▶ **Selected excerpt**:
The United States will experience a demographic shift from majority white to majority people of color within the next 20 years. This threshold has never been crossed before, by any nation on earth. We would do well to learn from the prophetic imagination of Shonda Rhimes, writer and producer of the Netflix blockbuster, Queen Charlotte. Rhimes traces the fictional transition from white British rule to a fully integrated and more equitable kingdom. In Queen Charlotte’s Bridgerton, the choices leaders make weave order and beauty from the chaos of racialized hierarchies. Meanwhile, in the U.S. Supreme Court and in state legislatures across the country, the world’s oldest democracy is unravelling into chaos as white knuckles grab and twist the legal frameworks of constitutional law and state-based educational Standards to preserve and absolve white power.

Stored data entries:
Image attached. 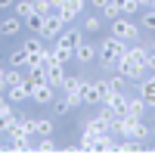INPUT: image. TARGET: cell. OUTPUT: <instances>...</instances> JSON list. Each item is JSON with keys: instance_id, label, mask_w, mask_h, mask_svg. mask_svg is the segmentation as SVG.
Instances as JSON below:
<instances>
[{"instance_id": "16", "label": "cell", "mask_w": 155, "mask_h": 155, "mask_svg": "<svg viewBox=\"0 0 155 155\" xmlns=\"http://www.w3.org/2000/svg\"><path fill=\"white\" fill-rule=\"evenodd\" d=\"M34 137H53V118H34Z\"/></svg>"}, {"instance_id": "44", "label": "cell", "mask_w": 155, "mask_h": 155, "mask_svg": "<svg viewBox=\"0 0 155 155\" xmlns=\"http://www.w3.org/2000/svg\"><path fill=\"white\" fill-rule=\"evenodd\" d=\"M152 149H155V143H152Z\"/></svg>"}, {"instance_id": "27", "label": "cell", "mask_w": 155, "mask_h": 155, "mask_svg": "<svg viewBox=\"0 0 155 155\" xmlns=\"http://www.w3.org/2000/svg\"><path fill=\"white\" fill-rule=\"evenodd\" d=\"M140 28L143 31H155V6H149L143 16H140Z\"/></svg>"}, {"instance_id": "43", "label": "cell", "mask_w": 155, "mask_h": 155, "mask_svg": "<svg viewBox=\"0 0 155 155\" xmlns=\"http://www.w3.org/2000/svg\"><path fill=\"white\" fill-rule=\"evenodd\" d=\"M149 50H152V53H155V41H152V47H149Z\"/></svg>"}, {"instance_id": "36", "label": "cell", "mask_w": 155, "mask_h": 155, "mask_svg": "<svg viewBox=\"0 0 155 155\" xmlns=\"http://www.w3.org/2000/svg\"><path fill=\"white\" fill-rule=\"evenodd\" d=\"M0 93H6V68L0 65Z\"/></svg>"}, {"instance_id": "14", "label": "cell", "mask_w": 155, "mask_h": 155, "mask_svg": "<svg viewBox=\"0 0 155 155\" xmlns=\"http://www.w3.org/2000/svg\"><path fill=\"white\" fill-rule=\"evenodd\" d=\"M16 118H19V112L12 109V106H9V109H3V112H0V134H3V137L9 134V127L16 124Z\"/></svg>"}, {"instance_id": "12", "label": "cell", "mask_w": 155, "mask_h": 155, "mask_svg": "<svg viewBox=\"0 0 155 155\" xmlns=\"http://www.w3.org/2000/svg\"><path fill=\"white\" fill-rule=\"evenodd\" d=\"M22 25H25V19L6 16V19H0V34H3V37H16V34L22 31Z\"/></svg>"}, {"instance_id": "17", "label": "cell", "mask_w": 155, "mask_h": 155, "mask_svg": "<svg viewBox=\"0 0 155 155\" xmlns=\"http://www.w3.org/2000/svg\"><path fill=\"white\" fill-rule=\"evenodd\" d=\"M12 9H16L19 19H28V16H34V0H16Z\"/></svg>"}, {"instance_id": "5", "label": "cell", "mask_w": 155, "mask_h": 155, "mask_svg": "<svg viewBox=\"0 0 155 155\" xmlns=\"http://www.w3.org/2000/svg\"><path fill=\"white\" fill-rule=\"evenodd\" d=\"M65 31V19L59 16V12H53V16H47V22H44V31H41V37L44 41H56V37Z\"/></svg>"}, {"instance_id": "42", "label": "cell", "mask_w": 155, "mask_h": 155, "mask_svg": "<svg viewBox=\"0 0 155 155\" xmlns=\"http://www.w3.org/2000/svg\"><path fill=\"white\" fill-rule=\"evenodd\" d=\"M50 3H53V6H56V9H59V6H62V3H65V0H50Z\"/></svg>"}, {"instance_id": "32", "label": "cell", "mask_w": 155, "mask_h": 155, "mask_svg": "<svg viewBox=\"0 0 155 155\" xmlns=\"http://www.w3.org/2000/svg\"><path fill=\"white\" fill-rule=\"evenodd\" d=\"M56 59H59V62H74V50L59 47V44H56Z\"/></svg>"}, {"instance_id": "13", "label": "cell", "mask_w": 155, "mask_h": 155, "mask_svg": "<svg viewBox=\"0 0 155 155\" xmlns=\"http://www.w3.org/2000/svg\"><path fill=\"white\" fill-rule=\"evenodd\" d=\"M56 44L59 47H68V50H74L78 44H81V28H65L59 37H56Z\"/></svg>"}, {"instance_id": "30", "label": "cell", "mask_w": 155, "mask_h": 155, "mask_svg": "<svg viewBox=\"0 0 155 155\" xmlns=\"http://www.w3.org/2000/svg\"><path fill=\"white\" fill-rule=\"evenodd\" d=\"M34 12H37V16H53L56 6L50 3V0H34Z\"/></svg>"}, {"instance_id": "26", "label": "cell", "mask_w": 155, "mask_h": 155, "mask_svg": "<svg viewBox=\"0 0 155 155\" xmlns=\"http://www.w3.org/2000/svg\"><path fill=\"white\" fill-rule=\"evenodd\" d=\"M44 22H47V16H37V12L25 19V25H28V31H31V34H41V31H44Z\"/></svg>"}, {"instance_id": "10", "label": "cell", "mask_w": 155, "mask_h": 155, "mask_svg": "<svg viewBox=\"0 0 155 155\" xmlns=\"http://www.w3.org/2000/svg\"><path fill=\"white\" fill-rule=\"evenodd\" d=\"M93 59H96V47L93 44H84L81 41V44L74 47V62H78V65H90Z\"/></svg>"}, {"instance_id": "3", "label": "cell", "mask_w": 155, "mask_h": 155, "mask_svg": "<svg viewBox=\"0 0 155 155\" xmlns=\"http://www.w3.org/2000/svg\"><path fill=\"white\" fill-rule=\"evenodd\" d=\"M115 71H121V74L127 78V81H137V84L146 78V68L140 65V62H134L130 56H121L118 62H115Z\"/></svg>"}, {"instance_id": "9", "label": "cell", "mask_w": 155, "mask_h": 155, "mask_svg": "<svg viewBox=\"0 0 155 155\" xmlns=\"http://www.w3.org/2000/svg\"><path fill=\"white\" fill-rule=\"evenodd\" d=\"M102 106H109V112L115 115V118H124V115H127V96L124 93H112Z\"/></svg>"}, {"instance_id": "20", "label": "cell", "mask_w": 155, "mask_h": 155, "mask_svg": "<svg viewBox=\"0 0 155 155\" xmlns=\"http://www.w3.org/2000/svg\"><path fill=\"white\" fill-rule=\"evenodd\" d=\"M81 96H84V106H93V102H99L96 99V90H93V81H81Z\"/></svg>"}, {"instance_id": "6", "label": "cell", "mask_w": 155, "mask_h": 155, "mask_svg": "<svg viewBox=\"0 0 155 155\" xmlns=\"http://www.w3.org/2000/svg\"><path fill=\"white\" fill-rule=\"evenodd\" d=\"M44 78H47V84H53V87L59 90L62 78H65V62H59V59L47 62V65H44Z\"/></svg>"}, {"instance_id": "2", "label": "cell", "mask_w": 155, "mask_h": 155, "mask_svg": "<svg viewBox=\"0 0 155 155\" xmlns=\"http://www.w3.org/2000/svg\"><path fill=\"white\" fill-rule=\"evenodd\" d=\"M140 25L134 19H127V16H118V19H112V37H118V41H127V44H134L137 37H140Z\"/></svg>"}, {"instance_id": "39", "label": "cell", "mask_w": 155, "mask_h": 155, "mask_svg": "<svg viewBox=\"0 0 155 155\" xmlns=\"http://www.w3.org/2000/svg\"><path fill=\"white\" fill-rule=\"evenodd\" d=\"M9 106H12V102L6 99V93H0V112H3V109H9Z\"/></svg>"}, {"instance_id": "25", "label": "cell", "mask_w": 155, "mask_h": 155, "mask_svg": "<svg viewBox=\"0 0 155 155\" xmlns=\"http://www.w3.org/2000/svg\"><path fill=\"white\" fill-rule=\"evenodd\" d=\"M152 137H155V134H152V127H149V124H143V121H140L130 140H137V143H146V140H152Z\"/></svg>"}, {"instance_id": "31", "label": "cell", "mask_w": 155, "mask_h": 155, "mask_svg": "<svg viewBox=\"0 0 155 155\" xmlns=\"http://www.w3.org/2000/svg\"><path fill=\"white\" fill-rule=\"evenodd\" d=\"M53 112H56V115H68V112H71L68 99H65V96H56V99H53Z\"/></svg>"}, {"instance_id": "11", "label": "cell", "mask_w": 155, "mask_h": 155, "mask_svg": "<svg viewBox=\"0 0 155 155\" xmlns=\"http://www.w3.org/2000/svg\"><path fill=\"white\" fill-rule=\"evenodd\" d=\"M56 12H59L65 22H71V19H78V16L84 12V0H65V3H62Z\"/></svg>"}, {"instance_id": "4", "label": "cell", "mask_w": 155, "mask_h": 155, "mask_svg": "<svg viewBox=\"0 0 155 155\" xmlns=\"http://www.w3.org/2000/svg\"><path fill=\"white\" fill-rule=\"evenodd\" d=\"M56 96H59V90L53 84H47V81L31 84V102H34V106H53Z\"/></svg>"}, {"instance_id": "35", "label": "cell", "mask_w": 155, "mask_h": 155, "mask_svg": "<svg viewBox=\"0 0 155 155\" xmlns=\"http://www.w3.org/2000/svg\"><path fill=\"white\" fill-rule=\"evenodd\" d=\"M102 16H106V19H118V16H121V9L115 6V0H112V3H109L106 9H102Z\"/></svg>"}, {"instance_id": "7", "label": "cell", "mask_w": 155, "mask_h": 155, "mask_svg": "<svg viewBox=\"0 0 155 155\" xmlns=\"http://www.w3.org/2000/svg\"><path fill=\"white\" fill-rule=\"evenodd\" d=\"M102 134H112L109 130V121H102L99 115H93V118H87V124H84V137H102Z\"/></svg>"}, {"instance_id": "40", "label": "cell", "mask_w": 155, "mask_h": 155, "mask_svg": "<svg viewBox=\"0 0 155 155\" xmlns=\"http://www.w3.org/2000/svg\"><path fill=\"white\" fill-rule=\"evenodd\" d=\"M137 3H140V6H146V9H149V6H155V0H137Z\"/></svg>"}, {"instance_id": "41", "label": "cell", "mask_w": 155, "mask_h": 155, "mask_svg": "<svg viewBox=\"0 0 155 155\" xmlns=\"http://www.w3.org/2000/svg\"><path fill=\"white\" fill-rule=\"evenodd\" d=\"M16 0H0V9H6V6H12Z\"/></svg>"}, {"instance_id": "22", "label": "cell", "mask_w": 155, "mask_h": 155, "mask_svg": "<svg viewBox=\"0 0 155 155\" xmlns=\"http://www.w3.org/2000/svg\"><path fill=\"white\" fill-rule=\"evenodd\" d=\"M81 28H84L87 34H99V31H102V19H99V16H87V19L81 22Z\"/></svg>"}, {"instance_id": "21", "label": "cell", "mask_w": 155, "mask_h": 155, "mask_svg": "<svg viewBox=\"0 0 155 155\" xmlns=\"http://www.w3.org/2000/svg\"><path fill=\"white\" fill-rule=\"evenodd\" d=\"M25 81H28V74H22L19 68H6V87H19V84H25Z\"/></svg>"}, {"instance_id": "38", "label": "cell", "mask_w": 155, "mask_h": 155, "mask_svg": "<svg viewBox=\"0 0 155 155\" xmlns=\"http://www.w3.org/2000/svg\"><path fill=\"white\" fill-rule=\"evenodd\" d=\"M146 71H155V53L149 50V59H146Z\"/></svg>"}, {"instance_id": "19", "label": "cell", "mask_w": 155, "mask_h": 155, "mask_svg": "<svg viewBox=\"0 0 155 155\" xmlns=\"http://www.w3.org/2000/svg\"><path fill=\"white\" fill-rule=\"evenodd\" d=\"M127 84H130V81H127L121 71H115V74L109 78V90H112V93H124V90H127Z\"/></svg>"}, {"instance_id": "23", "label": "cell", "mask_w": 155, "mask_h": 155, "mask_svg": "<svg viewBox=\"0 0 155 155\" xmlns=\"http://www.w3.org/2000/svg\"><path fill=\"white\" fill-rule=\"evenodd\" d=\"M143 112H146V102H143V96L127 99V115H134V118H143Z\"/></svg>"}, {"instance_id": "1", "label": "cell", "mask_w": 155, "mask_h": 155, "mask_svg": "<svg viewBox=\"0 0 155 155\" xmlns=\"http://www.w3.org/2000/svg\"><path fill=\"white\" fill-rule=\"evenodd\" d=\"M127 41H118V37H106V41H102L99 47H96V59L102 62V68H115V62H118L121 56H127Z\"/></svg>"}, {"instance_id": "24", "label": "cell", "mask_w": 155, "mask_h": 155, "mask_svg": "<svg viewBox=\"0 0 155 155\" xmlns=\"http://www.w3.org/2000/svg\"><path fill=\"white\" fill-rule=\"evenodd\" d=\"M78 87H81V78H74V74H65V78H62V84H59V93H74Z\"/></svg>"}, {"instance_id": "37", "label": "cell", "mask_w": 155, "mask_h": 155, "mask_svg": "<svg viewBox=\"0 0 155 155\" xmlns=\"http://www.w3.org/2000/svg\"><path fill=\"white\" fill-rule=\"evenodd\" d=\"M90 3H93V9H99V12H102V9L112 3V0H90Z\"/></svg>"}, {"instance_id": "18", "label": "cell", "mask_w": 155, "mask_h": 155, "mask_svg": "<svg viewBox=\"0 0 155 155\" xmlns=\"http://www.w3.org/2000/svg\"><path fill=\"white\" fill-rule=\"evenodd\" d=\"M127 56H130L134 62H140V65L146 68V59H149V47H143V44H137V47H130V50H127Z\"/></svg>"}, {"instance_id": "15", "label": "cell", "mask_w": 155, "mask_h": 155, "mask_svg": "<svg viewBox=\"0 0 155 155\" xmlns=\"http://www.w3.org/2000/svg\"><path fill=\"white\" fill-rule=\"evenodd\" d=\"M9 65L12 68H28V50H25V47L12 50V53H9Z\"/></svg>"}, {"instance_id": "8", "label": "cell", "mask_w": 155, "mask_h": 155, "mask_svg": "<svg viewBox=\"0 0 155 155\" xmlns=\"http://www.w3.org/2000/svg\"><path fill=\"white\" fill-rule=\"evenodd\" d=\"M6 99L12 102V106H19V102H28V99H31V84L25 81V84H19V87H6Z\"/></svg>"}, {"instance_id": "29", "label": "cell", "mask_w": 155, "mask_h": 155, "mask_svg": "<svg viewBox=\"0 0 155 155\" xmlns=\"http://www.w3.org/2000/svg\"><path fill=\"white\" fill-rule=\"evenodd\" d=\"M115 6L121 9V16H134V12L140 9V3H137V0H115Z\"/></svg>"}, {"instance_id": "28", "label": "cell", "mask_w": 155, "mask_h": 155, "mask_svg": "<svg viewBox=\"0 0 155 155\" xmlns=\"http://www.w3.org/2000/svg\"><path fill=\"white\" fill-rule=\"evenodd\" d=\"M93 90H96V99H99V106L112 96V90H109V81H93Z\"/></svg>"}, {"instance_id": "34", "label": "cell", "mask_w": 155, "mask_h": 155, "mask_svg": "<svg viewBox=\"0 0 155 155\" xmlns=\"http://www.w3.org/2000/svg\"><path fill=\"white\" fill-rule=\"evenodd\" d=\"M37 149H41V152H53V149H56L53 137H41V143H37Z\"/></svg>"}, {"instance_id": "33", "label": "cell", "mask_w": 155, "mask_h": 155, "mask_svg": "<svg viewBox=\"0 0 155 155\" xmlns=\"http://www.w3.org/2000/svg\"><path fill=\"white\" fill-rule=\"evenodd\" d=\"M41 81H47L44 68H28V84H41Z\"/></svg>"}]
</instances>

▶ **Exercise instructions**:
(a) From the passage on the coming U.S. demographic shift, list every distinct name of a person, company, or screen title.
(b) Reproduce the stretch from "The United States" through "absolve white power." in the passage on the coming U.S. demographic shift.

▶ **Answers to the problems**:
(a)
Shonda Rhimes
Netflix
Queen Charlotte
Bridgerton

(b)
The United States will experience a demographic shift from majority white to majority people of color within the next 20 years. This threshold has never been crossed before, by any nation on earth. We would do well to learn from the prophetic imagination of Shonda Rhimes, writer and producer of the Netflix blockbuster, Queen Charlotte. Rhimes traces the fictional transition from white British rule to a fully integrated and more equitable kingdom. In Queen Charlotte’s Bridgerton, the choices leaders make weave order and beauty from the chaos of racialized hierarchies. Meanwhile, in the U.S. Supreme Court and in state legislatures across the country, the world’s oldest democracy is unravelling into chaos as white knuckles grab and twist the legal frameworks of constitutional law and state-based educational Standards to preserve and absolve white power.